Myofascial Pain

InjuriesButtockMyofascial Pain

What is myofascial pain?

Myofascial pain is a reasonably common cause of buttock pain and is characterized by pain arising from tight bands of muscle or ‘knots’ (trigger points) in the gluteal muscles.

The gluteal muscles are a strong group of muscles situated at the back of the pelvis forming the buttock (figure 1). The gluteals primarily comprise of 3 major muscles including:

Relevant Anatomy for Gluteal Myofascial Pain

Figure 1 – Relevant Anatomy for Gluteal Myofascial Pain

  • Gluteus maximus
  • Gluteus medius
  • Gluteus minimus

These muscles originate from the pelvis and insert into the top of the thigh bone (femur) (figure 1). Several other smaller muscles lie deep to the gluteals such as the piriformis muscle.

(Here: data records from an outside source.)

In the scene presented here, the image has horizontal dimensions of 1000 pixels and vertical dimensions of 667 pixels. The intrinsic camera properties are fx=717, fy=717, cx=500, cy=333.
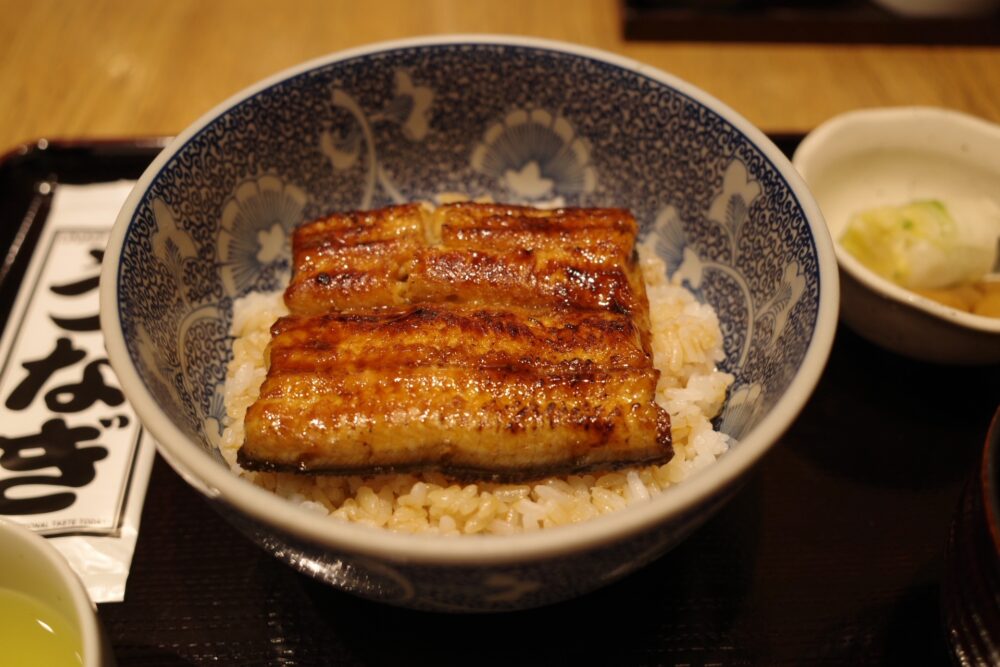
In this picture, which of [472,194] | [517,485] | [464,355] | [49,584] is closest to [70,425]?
[49,584]

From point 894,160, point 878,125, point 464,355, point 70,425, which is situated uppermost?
point 878,125

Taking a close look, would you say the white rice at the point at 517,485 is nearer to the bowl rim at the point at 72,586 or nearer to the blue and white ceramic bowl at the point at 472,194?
the blue and white ceramic bowl at the point at 472,194

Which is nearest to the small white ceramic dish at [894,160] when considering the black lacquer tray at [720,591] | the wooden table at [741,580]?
the wooden table at [741,580]

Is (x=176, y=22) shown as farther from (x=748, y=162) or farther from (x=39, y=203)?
(x=748, y=162)

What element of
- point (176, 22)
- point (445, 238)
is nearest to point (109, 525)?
point (445, 238)

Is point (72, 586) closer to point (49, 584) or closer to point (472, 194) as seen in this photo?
point (49, 584)

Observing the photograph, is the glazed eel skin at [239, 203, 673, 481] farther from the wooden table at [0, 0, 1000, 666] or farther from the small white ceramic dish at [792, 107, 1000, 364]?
the small white ceramic dish at [792, 107, 1000, 364]
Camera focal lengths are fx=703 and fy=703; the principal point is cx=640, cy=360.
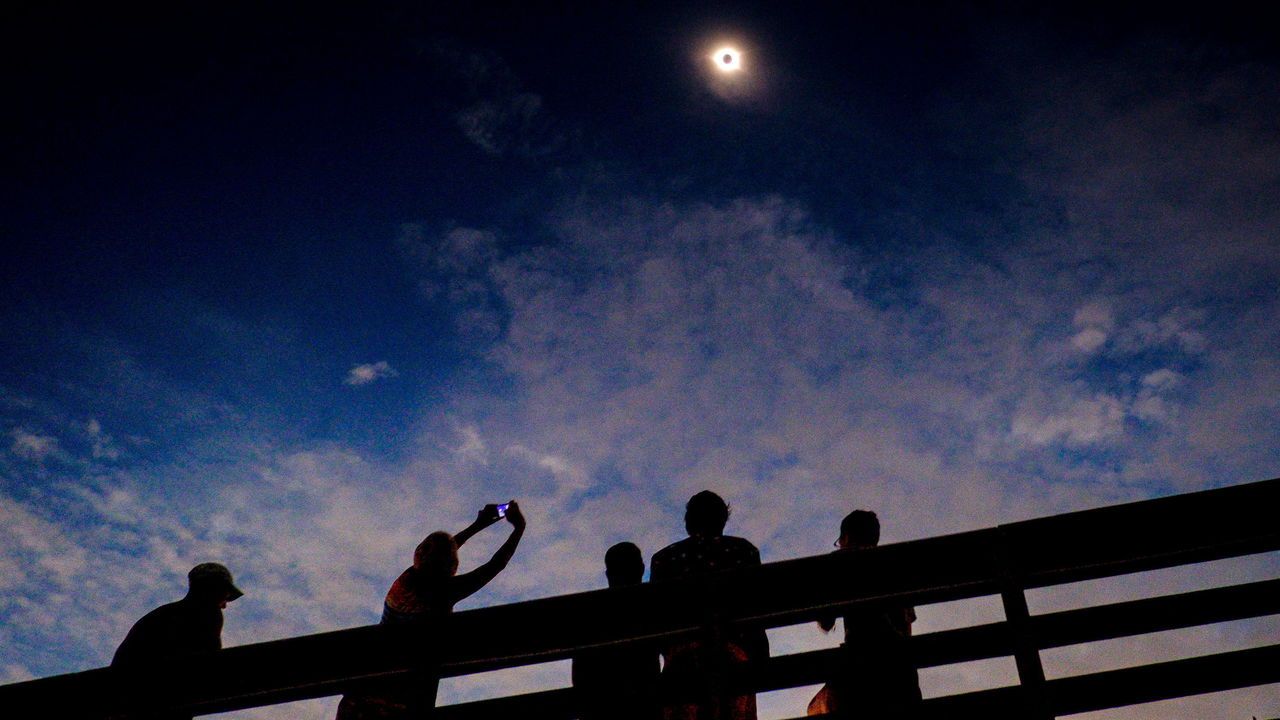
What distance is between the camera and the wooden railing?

The gluteal muscles are primarily responsible for straightening the hip during activity, stabilizing the pelvis and assisting with other movements of the hip such as hip rotation and side elevation. They are particularly active during running, jumping, squatting and lunging.

Excessively tight bands of muscle known as myofascial trigger points (knots) may form within the gluteal muscles due to lower back injuries, pelvic instability or overuse of the gluteal muscles. This can cause muscle and soft tissue shortening, increased pressure on local tissue and nerves and subsequent pain. When this occurs, the condition is known as myofascial pain.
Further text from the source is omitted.